WRITTEN EXERCISE:
Please update the lines from the one containing "Observing the image at hand, which from" through the last line, replacing "green tree" with "oak tree" everywhere it occurs and keeping all else the same. Leave the pictures out of your answer.

DATA SUPPLIED:
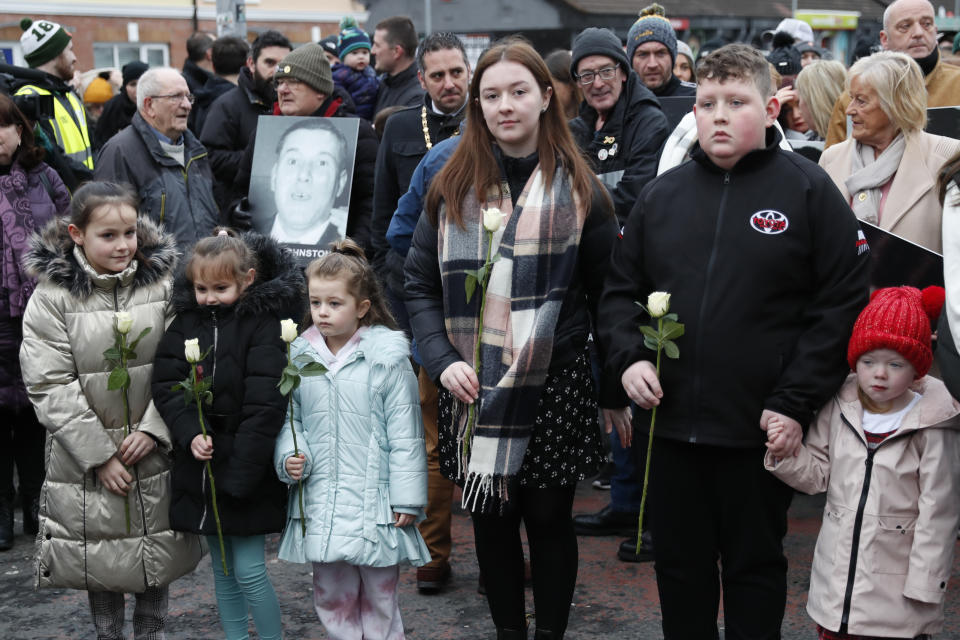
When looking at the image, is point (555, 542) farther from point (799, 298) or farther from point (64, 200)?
point (64, 200)

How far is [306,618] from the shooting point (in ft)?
14.1

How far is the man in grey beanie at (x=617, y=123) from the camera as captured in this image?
461 centimetres

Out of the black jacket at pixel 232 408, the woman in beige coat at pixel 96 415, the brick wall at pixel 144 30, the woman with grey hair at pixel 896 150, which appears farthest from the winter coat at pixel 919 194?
the brick wall at pixel 144 30

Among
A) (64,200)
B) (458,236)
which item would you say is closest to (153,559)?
(458,236)

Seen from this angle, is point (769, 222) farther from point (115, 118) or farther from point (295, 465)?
point (115, 118)

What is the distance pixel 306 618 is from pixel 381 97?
4204 millimetres

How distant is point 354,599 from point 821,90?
3774 mm

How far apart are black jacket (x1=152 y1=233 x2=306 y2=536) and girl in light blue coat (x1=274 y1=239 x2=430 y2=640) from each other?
0.08m

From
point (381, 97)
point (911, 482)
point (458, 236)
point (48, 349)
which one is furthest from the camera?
point (381, 97)

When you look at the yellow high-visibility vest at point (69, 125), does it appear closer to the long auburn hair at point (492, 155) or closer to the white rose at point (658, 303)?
the long auburn hair at point (492, 155)

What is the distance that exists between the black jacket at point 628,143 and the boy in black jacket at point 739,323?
1321mm

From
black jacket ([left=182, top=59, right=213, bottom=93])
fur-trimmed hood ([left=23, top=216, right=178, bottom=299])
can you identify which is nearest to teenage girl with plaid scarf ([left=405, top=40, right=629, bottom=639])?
fur-trimmed hood ([left=23, top=216, right=178, bottom=299])

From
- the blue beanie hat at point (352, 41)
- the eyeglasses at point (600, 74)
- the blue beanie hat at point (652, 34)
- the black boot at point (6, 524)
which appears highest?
the blue beanie hat at point (352, 41)

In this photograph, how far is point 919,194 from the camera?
3928 mm
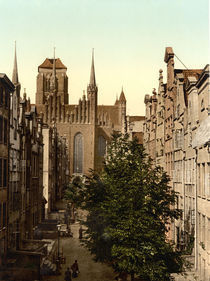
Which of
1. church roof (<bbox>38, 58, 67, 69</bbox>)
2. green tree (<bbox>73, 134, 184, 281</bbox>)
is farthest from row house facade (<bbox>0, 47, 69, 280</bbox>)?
church roof (<bbox>38, 58, 67, 69</bbox>)

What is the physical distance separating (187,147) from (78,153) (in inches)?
2977

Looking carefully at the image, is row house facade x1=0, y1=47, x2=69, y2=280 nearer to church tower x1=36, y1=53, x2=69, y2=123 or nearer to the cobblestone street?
the cobblestone street

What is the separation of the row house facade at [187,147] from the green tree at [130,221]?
1558 millimetres

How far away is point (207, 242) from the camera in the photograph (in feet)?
66.2

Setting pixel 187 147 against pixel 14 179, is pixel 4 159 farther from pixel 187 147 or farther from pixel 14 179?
pixel 187 147

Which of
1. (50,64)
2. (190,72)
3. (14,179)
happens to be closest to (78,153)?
(50,64)

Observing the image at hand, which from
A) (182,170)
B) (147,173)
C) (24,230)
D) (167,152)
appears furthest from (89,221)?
(167,152)

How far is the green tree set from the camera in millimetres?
20125

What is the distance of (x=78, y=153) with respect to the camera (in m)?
102

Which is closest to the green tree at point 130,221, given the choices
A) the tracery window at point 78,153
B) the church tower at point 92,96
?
the tracery window at point 78,153

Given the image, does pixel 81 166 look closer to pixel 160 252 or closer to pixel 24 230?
pixel 24 230

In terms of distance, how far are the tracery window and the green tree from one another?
77738 millimetres

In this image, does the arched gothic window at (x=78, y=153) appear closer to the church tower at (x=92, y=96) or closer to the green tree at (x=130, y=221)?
the church tower at (x=92, y=96)

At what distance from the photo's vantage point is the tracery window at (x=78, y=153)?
101 metres
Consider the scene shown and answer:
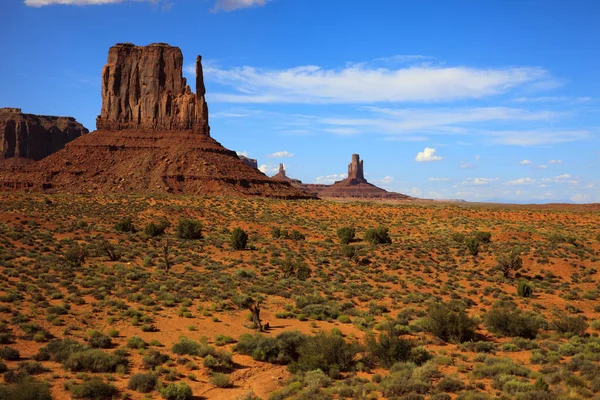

OUTPUT OF THE EXERCISE:
Observing the image at hand, which from
A) (182,170)
B) (147,173)
C) (24,230)
D) (167,152)
appears furthest from (89,221)?
(167,152)

How far is the oak tree set from the camera in millimetres?
20125

What is the distance of (x=78, y=153) with respect to the camera (in m)?
102

Which is closest to the oak tree at point 130,221, given the choices
A) the tracery window at point 78,153
B) the church tower at point 92,96
?
the tracery window at point 78,153

Given the image, does pixel 81 166 look closer to pixel 160 252 or closer to pixel 24 230?
pixel 24 230

In terms of distance, how far are the tracery window and the oak tree from one another?
77738 millimetres

In this image, does the arched gothic window at (x=78, y=153) appear closer to the church tower at (x=92, y=96) or closer to the oak tree at (x=130, y=221)?
the church tower at (x=92, y=96)

At what distance from the photo's vantage point is the tracery window at (x=78, y=153)?
101 metres
Consider the scene shown and answer:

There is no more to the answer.